Detection of cellular heterogeneity by DNA ploidy, 17 chromosome, and p53 gene in primary carcinoma and metastasis in a case of ovarian cancer

An unusual case of a patient with ovarian carcinoma carrying the p53 point mutation in both metastases (omentum and lymph node), but not in the primary tumor, is described. The presence of a p53 single mutation (G:A) at the second base of codon 248 was examined by polymerase chain reaction-amplification refractory mutation system (PCR-ARMS) analysis. This case was examined also by fluorescent in situ hybrization (FISH) analysis and flow cytometry (FCM) to obtain further information at the single cell level and to detect heterogeneity within a population of cells.

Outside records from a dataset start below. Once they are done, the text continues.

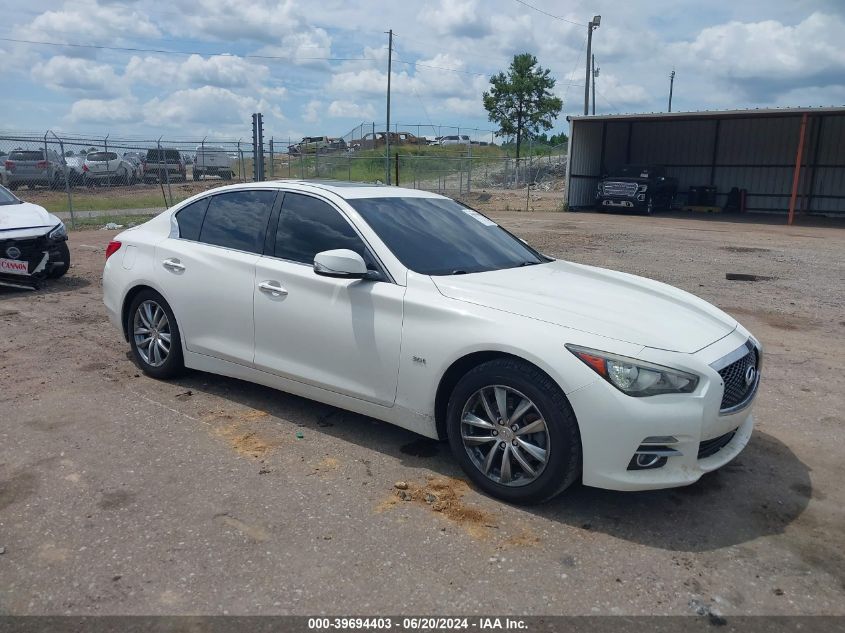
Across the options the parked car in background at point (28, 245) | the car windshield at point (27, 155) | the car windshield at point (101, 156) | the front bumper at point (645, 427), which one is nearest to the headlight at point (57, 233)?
the parked car in background at point (28, 245)

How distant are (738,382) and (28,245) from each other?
27.8 feet

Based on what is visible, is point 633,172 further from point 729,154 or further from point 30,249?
point 30,249

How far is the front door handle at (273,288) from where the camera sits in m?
4.66

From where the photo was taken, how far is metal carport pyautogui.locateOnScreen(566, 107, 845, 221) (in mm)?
28266

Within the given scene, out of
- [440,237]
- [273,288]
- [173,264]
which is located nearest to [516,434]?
[440,237]

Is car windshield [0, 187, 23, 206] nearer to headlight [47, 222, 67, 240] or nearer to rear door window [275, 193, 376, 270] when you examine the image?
headlight [47, 222, 67, 240]

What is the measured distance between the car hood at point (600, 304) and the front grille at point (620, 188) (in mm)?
23278

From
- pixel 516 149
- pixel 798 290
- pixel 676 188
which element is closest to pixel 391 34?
pixel 516 149

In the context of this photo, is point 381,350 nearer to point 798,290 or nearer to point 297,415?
point 297,415

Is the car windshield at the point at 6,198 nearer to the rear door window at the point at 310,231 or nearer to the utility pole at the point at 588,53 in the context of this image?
the rear door window at the point at 310,231

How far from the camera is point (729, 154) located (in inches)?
1216

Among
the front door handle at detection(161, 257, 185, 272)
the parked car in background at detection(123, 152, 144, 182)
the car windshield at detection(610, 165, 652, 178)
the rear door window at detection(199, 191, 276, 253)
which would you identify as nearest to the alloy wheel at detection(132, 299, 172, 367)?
the front door handle at detection(161, 257, 185, 272)

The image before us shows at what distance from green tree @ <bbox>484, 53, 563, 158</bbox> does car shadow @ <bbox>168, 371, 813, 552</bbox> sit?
40.3 m

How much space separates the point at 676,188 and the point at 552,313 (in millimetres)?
28872
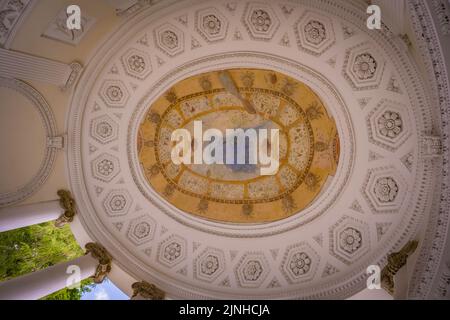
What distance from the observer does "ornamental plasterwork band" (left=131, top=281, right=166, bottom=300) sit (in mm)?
13227

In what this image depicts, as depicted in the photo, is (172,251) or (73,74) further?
(172,251)

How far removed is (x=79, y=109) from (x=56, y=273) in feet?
16.3

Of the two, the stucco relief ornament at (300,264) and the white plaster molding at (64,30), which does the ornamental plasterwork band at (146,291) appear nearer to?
the stucco relief ornament at (300,264)

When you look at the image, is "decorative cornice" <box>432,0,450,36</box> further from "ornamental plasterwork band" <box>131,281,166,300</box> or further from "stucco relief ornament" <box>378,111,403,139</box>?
"ornamental plasterwork band" <box>131,281,166,300</box>

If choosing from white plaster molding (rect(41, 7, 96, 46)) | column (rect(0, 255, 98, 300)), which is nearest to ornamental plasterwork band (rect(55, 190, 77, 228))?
column (rect(0, 255, 98, 300))

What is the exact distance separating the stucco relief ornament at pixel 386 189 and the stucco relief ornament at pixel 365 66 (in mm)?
3229

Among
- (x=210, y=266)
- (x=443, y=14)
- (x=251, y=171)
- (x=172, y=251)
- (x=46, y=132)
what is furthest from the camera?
(x=172, y=251)

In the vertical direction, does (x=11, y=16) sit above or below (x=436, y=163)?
above

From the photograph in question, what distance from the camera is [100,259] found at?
12.9 metres

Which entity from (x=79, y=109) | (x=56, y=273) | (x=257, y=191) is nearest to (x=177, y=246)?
(x=257, y=191)

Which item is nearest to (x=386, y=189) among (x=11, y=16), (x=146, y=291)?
(x=146, y=291)

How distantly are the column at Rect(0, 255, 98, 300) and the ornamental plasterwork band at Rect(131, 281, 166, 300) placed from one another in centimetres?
157

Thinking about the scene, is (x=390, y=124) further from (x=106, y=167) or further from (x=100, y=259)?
(x=100, y=259)

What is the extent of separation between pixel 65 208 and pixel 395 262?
986 cm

FCM analysis evidenced the same multiple aneuploid cell subpopulations in primary and in metastatic samples showing the presence of a cellular heterogeneity. FISH analysis showed a disomic condition for the 17 chromosome in the primary and in one metastasis, while in the other metastasis a monosomic together with a disomic subpopulation was revealed. Our results confirm the independent clonal evolution of the metastasis. The late mutation event observed only in metastatic specimens suggests the hypothesis that in the primary tumor the wild-type gene either does not perform its control role for unknown genetic structural events or the p53 gene in this case does not play a critical role in carcinogenesis.